**Task requirements:**
A: Answer these from the Helen James profile below, one answer per line, marked to match:
(i) In which decade did James's childhood museum visits take place?
(ii) How many bird fossils does she oversee?
(iii) In what year did she graduate from the University of Arkansas?
B: Reproduce word for word the part of the Helen James profile below starting at "As a young girl" and ending at "museum ever since.".

**Source document:**
As a young girl on family vacations to Washington D.C., Helen James asked her parents to drop her off at the Smithsonian Museum of Natural History in the morning and not come back until closing time.

It was the 1960s and parents could do that.

Today, the paleo-ornithologist and AAAS Fellow is the museum's curator in charge of birds. She oversees more than 640,000 specimens—one of the largest collections in the world—as well as more than 80,000 bird fossils, many of which she helped dig up over the past four decades.

"I had my eyes on the natural history museum from a very young age," James said. "I stuck with it. It was hard to get me to go away."

Through college, she volunteered or worked at the museum during the summer. After graduating from the University of Arkansas in 1977, she landed a job helping identify bird fossils and she's been with the museum ever since.

A backstage pass leads James down long hallways of offices and labs, and through huge rooms full of specimens carefully stored in drawers and boxes, waiting to reveal their secrets about bird evolution, adaptation and extinction. It's not just the bones and feathers, but the people who preserve and study them, that make work fun.

**Material supplied:**
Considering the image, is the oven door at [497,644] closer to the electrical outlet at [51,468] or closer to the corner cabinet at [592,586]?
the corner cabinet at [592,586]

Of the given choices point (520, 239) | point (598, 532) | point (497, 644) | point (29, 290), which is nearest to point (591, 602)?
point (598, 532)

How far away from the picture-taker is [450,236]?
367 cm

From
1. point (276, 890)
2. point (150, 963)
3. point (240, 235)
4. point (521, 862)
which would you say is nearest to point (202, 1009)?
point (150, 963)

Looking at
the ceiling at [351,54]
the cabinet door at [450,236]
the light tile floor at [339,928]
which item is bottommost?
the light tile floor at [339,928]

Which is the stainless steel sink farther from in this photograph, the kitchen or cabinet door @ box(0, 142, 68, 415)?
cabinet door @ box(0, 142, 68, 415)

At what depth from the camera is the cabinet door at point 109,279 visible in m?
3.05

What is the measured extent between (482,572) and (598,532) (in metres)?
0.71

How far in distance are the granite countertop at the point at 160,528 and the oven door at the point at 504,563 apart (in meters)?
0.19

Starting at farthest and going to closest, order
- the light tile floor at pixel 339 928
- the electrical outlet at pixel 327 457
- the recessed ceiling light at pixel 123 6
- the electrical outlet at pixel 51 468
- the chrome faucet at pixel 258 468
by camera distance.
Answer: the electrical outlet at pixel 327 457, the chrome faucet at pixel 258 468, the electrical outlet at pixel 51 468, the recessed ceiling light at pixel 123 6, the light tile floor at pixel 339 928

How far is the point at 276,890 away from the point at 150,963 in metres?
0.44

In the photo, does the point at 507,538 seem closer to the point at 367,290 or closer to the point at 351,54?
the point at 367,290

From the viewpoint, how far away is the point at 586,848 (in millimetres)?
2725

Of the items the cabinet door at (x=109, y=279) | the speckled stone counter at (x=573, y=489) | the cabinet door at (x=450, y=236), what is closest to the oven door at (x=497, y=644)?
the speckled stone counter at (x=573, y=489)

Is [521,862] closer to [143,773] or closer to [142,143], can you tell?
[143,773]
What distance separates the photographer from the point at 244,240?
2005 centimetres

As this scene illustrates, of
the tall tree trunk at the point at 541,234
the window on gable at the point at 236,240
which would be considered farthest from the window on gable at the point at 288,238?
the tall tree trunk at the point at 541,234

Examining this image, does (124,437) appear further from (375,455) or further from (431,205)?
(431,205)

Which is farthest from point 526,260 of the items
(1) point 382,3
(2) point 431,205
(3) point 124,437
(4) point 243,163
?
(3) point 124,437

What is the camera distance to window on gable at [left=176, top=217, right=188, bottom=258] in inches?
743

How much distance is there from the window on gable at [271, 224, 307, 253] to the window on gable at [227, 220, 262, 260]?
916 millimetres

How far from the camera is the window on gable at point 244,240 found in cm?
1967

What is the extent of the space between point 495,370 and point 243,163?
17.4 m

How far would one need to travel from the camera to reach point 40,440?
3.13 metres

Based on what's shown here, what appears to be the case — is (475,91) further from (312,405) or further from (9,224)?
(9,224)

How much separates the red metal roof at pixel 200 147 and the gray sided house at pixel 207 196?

**Written answers:**
A:
(i) The 1960s
(ii) More than 80,000
(iii) 1977

B:
As a young girl on family vacations to Washington D.C., Helen James asked her parents to drop her off at the Smithsonian Museum of Natural History in the morning and not come back until closing time.

It was the 1960s and parents could do that.

Today, the paleo-ornithologist and AAAS Fellow is the museum's curator in charge of birds. She oversees more than 640,000 specimens—one of the largest collections in the world—as well as more than 80,000 bird fossils, many of which she helped dig up over the past four decades.

"I had my eyes on the natural history museum from a very young age," James said. "I stuck with it. It was hard to get me to go away."

Through college, she volunteered or worked at the museum during the summer. After graduating from the University of Arkansas in 1977, she landed a job helping identify bird fossils and she's been with the museum ever since.